Federated Sign In - Setup consequences

Hi Andrew Thompson2 

Active Directory synchronization in your Sophos Central is different than federated sign-in option provided in the Sophos Central.

If you opt for Federated Sign-in, it will not remove your synced users from your Sophos Central account.

Federated Sign-in is just providing you with another way of authentication and Sign-in option to not to create another login for the users who are already in your AD.

AD sync will remain as it is in the Sophos Central.

Thanks Jasmin.

So we would end up with duplicate accounts in theory, since the Azure AD is the same as what's on prem (or am I reading that wrongly)?

I did read something about Enterprise users mentioned in https://docs.sophos.com/central/Customer/help/en-us/central/Customer/concepts/ep_federatedsignin.html

Is this AD Enterprise admins or Central admin?

Hi Andrew Thompson2 

They are talking about Sophos Central Enterprise dashboard admins.

Central Enterprise dashboard is to manage multiple central consoles which are under different sub estates.

To know more about it, please refer to this guide.

Thanks.

I'm not really sure what is meant by this line though.

"If an administrator is also an Enterprise admin they can't use the same Microsoft sign-in credentials to sign in to both consoles."

Does this mean if our Enterprise admin uses the same credentials for both estates he will only be able to be that admin in one?

If so which?

Hi Andrew Thompson2 

In that statement, they are talking about the Sophos Central Enterprise console and Sophos Central Admin Console regardless of any sub-estates.

If you have enabled Sophos Central Enterprise Admin and any of your Sophos Central Admin console users are Enterprise Super Admin/ Admin, then above statement is applicable.

Hi Andrew Thompson2 

In that statement, they are talking about the Sophos Central Enterprise console and Sophos Central Admin Console regardless of any sub-estates.

If you have enabled Sophos Central Enterprise Admin and any of your Sophos Central Admin console users are Enterprise Super Admin/ Admin, then above statement is applicable.

Thanks Jasmin!

Just one more question.

By enabling federative services will that duplicate all of the users in Central?

Bearing in mind our on-prem AD is synced with Central and Azure.

The impression I'm getting here is that they will be two seperate estates and won't show up in the same console.

Hi Andrew Thompson2 

It will not duplicate all of the users in Central.

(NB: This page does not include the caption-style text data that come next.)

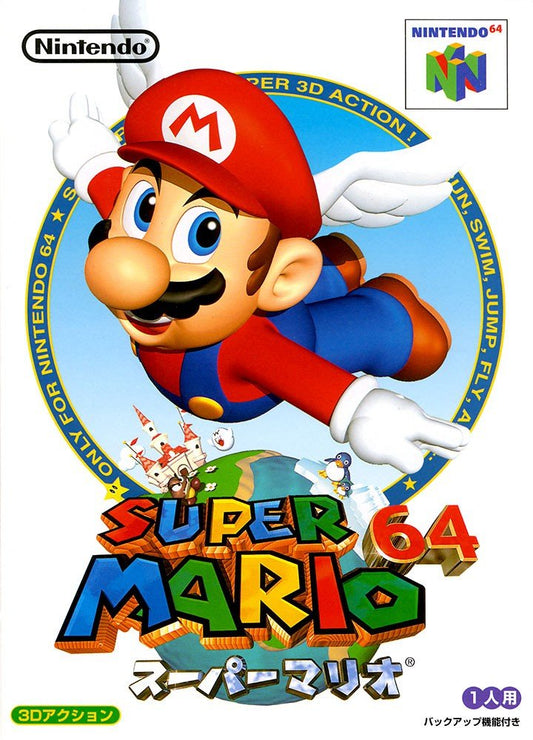 Super Mario 64 - JP Nintendo 64 - Retro Island Gaming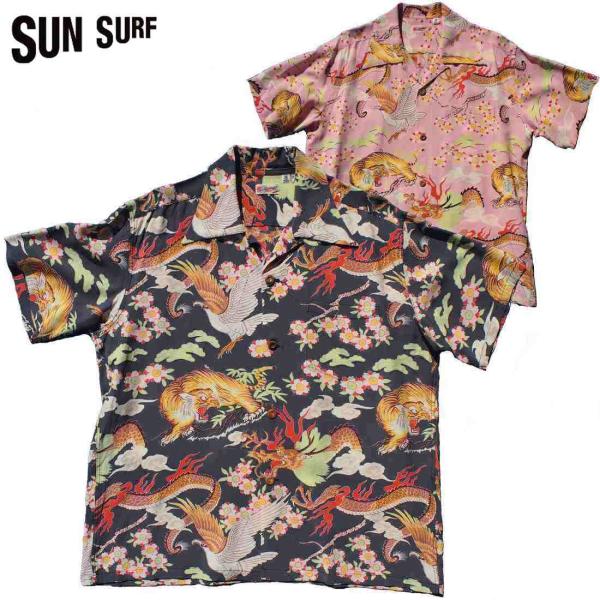 SUN SURF/サンサーフ 　レーヨンハワイアンシャツ「THE TRIANGULAR FIGHT」...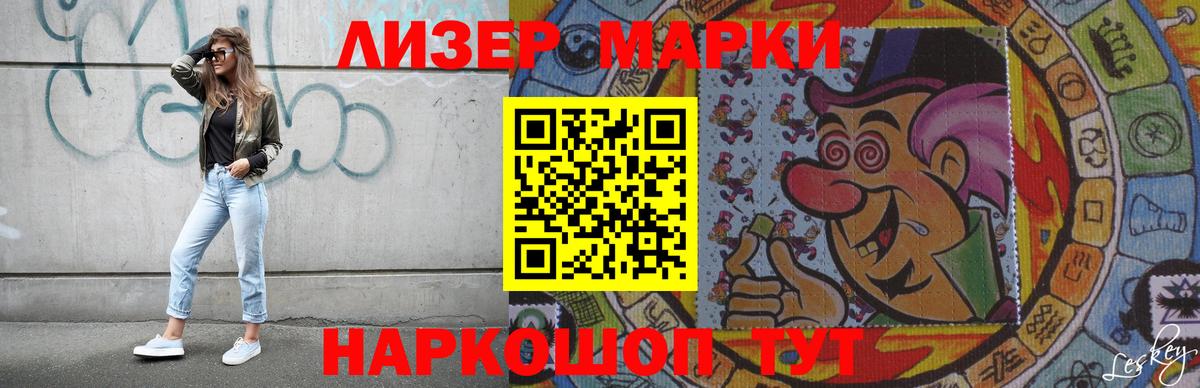 LSD-25 экстази ecstasy Касимов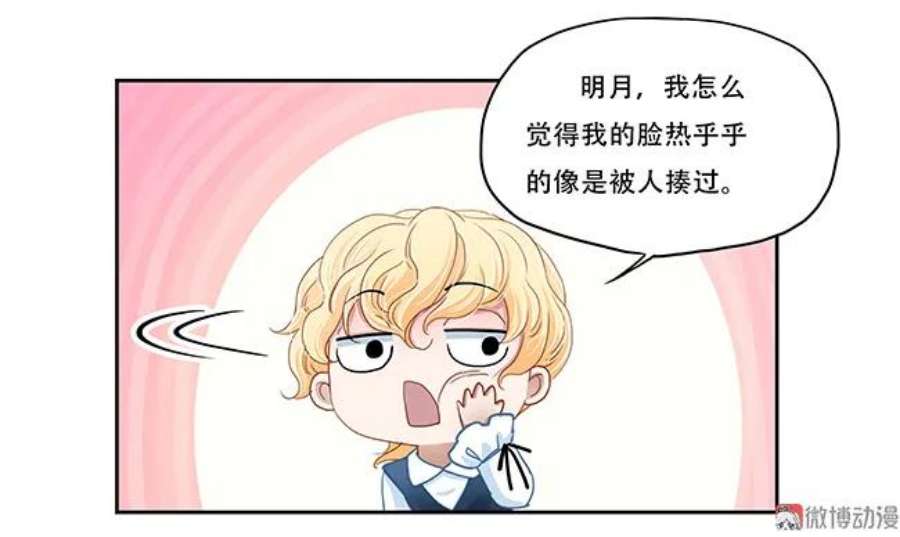 第37话 禁忌之语4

It just provides you with another way of logging into the Sophos Central dashboard. It just shows those users who log into Sophos Central not all of the users. You synced users will be there without any change.

Enterprise Admin concept is different. Enterprise Super Admin can log into the Sophos Central Enterprise dashboard and Sophos Central Admin dashboard for any of the sub estates. Because of that, they have mentioned above two different consoles - Enterprise dashboard and Central Admin dashboard.